(Beginning of DATA RECORDS)
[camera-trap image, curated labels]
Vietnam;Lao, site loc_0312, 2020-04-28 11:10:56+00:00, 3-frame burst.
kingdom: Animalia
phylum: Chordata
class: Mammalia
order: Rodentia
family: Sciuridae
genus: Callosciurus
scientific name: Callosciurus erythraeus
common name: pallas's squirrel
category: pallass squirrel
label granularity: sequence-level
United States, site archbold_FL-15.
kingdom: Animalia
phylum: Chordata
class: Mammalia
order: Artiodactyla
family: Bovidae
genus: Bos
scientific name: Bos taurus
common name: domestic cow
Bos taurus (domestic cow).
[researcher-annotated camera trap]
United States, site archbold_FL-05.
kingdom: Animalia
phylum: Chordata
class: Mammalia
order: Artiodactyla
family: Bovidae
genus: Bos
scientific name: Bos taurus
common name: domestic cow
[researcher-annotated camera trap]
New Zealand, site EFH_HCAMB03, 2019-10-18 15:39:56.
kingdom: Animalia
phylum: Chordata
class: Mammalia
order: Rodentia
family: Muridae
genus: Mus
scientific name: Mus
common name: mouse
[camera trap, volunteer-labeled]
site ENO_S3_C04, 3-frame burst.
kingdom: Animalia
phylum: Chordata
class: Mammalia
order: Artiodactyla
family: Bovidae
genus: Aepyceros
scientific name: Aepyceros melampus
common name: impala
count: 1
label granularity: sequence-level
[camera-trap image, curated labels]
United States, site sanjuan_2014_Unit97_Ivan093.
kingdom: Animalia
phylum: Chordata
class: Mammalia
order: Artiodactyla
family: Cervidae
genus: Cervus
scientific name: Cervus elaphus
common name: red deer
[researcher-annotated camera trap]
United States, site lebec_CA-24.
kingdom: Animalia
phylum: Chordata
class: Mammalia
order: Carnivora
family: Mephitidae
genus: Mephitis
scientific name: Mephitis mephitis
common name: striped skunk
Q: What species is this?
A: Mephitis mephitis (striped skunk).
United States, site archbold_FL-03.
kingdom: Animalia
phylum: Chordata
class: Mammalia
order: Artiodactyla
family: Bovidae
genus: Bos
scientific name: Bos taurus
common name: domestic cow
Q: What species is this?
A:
(End of DATA RECORDS)
Transcribe every line of the records, keeping each one exact.

[camera-trap image, curated labels]
Vietnam;Lao, site loc_0312, 2020-04-28 11:10:56+00:00, 3-frame burst.
kingdom: Animalia
phylum: Chordata
class: Mammalia
order: Rodentia
family: Sciuridae
genus: Callosciurus
scientific name: Callosciurus erythraeus
common name: pallas's squirrel
category: pallass squirrel
label granularity: sequence-level
United States, site archbold_FL-15.
kingdom: Animalia
phylum: Chordata
class: Mammalia
order: Artiodactyla
family: Bovidae
genus: Bos
scientific name: Bos taurus
common name: domestic cow
Bos taurus (domestic cow).
[researcher-annotated camera trap]
United States, site archbold_FL-05.
kingdom: Animalia
phylum: Chordata
class: Mammalia
order: Artiodactyla
family: Bovidae
genus: Bos
scientific name: Bos taurus
common name: domestic cow
[researcher-annotated camera trap]
New Zealand, site EFH_HCAMB03, 2019-10-18 15:39:56.
kingdom: Animalia
phylum: Chordata
class: Mammalia
order: Rodentia
family: Muridae
genus: Mus
scientific name: Mus
common name: mouse
[camera trap, volunteer-labeled]
site ENO_S3_C04, 3-frame burst.
kingdom: Animalia
phylum: Chordata
class: Mammalia
order: Artiodactyla
family: Bovidae
genus: Aepyceros
scientific name: Aepyceros melampus
common name: impala
count: 1
label granularity: sequence-level
[camera-trap image, curated labels]
United States, site sanjuan_2014_Unit97_Ivan093.
kingdom: Animalia
phylum: Chordata
class: Mammalia
order: Artiodactyla
family: Cervidae
genus: Cervus
scientific name: Cervus elaphus
common name: red deer
[researcher-annotated camera trap]
United States, site lebec_CA-24.
kingdom: Animalia
phylum: Chordata
class: Mammalia
order: Carnivora
family: Mephitidae
genus: Mephitis
scientific name: Mephitis mephitis
common name: striped skunk
Q: What species is this?
A: Mephitis mephitis (striped skunk).
United States, site archbold_FL-03.
kingdom: Animalia
phylum: Chordata
class: Mammalia
order: Artiodactyla
family: Bovidae
genus: Bos
scientific name: Bos taurus
common name: domestic cow
Q: What species is this?
A:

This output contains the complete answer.